DATA PROVIDED:

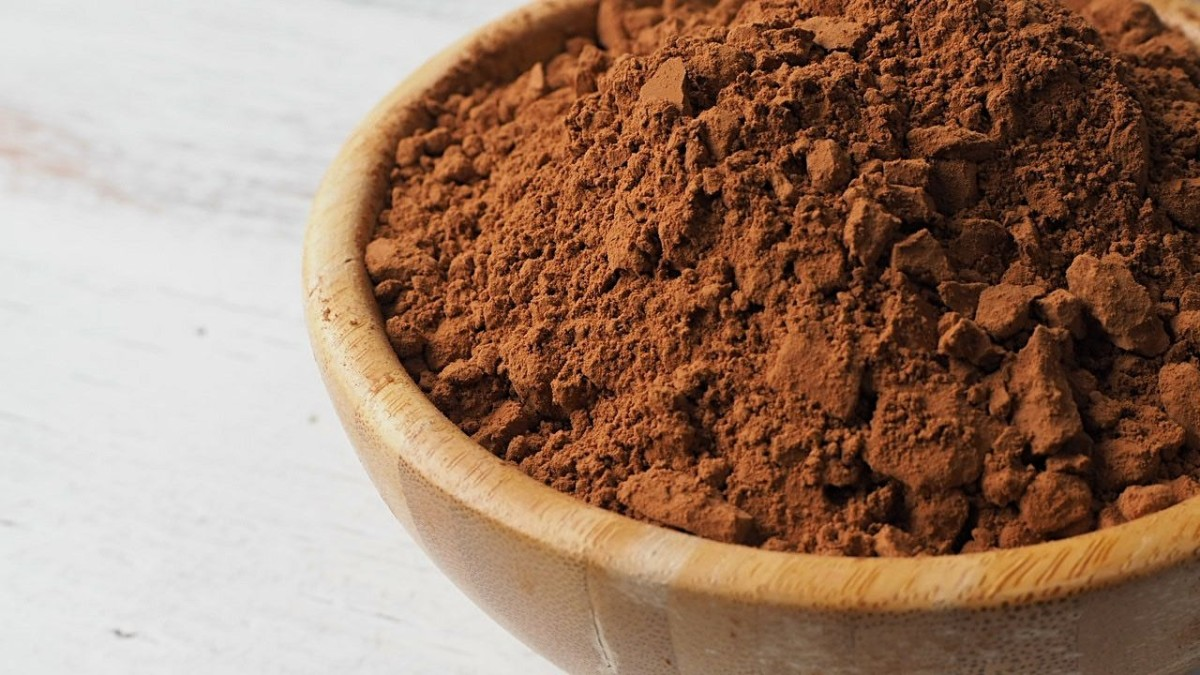 Cocoa isn't just the main ingredient in your favorite treat anymore—it's an at-home hair-dye method too!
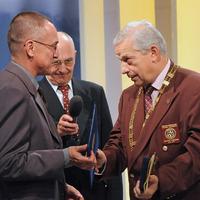 Szilasi László kapta a 2010-es Rotary Irodalmi Díjat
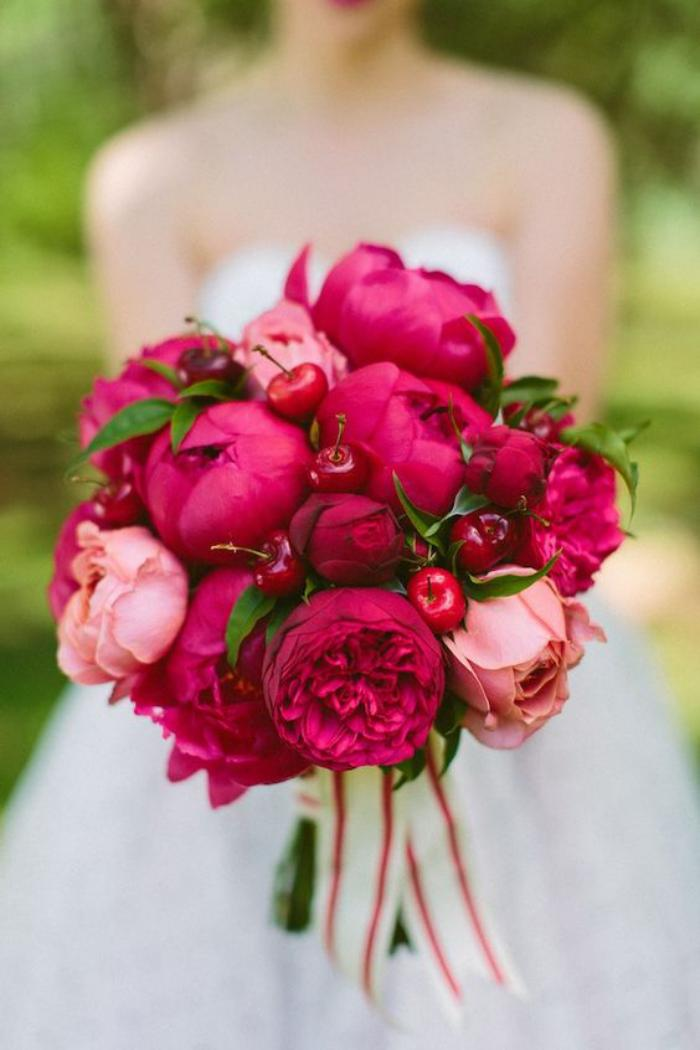 bouquet-de-pivoines-le-bouquet-pour-une-mariée-romantique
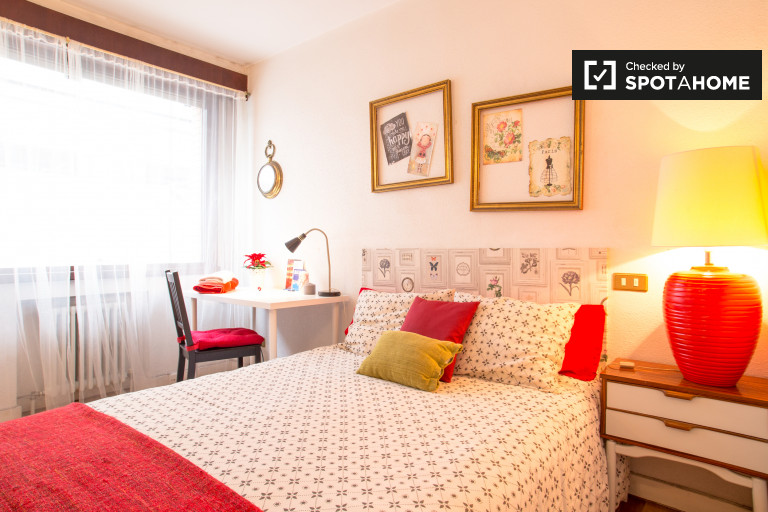 Luminous room in 4-bedroom apartment in Indautxu, Bilbao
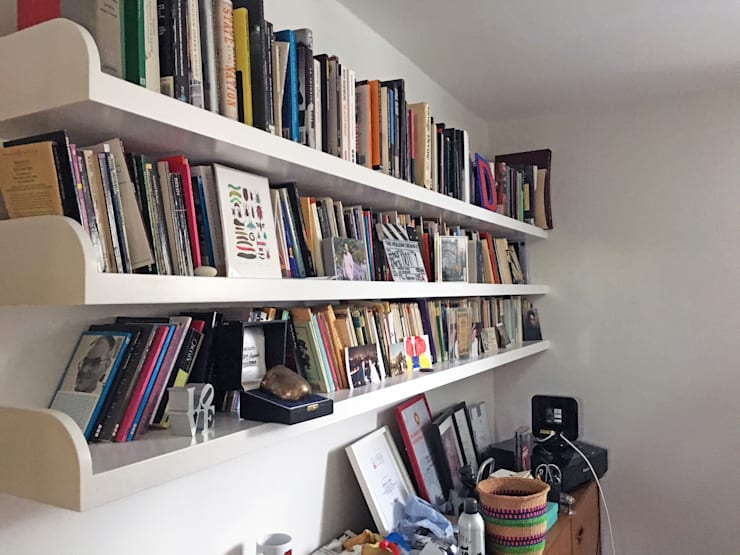 Study - Shelving:  Study/office by Absolute Project Management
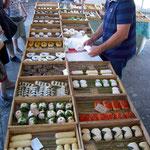 Le fromager sur le marché gourmand.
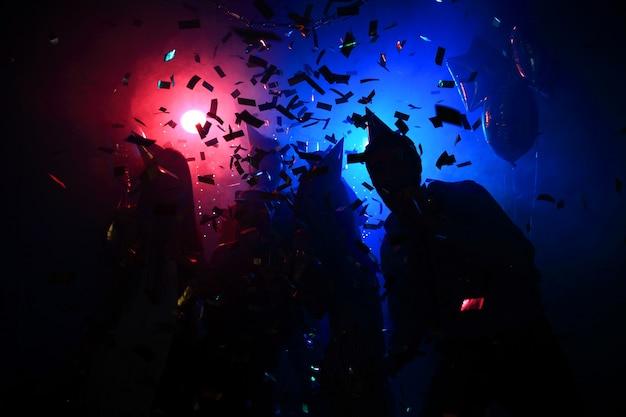 젊은 행복한 사람들이 클럽에서 춤을 추고 있습니다. 유흥과 디스코 개념입니다.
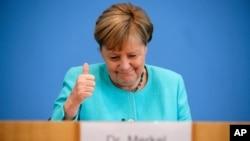 Kanselir Jerman Angela Merkel memberikan konferensi pers di Berlin, Kamis (22/7).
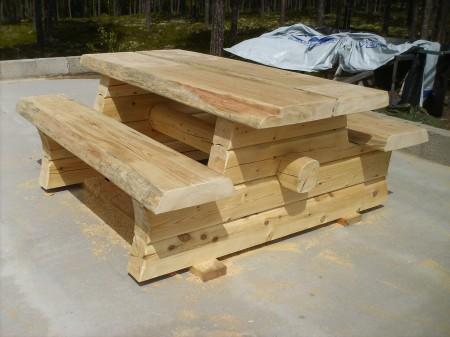 Laftebenk i tømmer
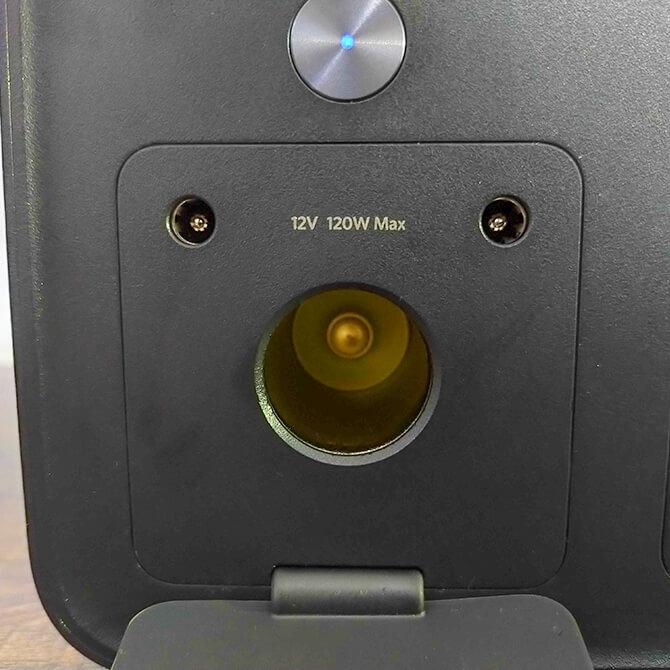 Anker PowerHouse II 400の充給電ポート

WHAT THE TASK ASKS:
Nothing but the lines from the top of the data above through the line containing "Le fromager sur le marché gourmand." should be output, exactly as written and without the pictures.

WRITTEN SOLUTION:
 Cocoa isn't just the main ingredient in your favorite treat anymore—it's an at-home hair-dye method too!
 Szilasi László kapta a 2010-es Rotary Irodalmi Díjat
 bouquet-de-pivoines-le-bouquet-pour-une-mariée-romantique
 Luminous room in 4-bedroom apartment in Indautxu, Bilbao
 Study - Shelving:  Study/office by Absolute Project Management
 Le fromager sur le marché gourmand.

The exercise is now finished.